Montoya-Cordova: We definitely need to get our legs under us in terms of a post-pandemic perspective. I’m really hoping we don’t have another surge. We need to be ready for that if we do, but I’m praying like all get-out that we don’t, because I don’t want our schools to be disrupted anymore. That’s at the top of my list.

Second is making sure that we can sustain our teaching force. We need to truly listen to them and understand the struggles that they’ve been through these last couple of years as a workforce. And if we don’t pay attention to that it’s going to put us at greater risk. I would love to start the school year with no substitutes. I want APS to have a full-time teacher in every classroom. I want every kid to be healthy. If we can maintain health and safety and sustain our workforce, the education itself, the academics, are going to take care of themselves.

NME: What other challenges do you see? Declining enrollment is likely to have a significant impact on the district’s budget.

Montoya-Cordova: This is going to be my fifth or sixth budget round with the district. And I have not been through a budget process that has not included a deficit.The reality in public schools is that there is going to be a deficit. And so it’s this juggling act of how do we make it work with what we have? 

What I’ve learned is that the darn budget has always been a concern, and not an excuse, because what I have seen is that the district will rise above it, no matter what we can rise above that, get past the budget discussion.

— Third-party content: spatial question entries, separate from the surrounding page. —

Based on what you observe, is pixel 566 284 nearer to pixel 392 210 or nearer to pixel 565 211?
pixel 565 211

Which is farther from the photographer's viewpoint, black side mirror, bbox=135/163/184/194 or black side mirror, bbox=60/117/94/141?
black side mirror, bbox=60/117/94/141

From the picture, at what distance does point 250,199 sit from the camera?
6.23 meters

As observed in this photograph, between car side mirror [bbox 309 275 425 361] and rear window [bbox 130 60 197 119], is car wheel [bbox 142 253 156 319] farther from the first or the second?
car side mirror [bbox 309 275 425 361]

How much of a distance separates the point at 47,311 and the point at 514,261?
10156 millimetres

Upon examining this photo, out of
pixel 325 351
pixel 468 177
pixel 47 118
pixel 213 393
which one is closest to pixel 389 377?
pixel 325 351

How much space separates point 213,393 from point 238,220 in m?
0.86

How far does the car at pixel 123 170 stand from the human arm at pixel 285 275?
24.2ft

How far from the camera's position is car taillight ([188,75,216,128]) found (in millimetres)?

But it’s hard because we are making decisions about what we’re going to keep, what we’re not. And then there’s the shuffle of teachers because some schools lost enrollment, others have not. It’s very, very disruptive.

NME: What about academic challenges in the district?

Montoya-Cordova: It can be frustrating, in terms of what we do to measure academics. It always seems to elude us. There has not been a magic bullet anywhere. We know that there are disparities and gaps. We also know that the ways that we measure them are not always great. My own personal experience of doing badly on standardized tests is something I keep in mind. I see that still happening with some of our kids as well where their lived experience is not necessarily preparing them for tests or for college.

We miss a lot of what we really are doing well by just looking at these standardized tests and I think we need to do a better job of talking about what these tests are telling us but we also need to pay attention to those disparity gaps.

NME:  And what do you see the district doing well? What makes you proud of APS?

Montoya-Cordova: The program that always makes me this beam is our bilingual seal program where students have the opportunity to earn a seal on their diploma showing that they are bilingual. The program is incredible. And the talent that these students display as a result of that is phenomenal.

I’m particularly proud as well of the commitment of the staff, whether it’s at central office or at the schools. Every time I visit a school it’s palpable how committed they are to being part of that community. They really see themselves as leaders for the community and they really understand and can explain the significance of their role as that public school in that community. I just fall in love every time I go to a school and I hear that and see that.

I’m also extremely proud of the work that we’re doing around community schools. The fact that this has grown to 53 schools in the district is phenomenal. Those schools are really focusing on the importance of the school as an anchor for that community to create and to be a conduit for access to services and supports of various kinds.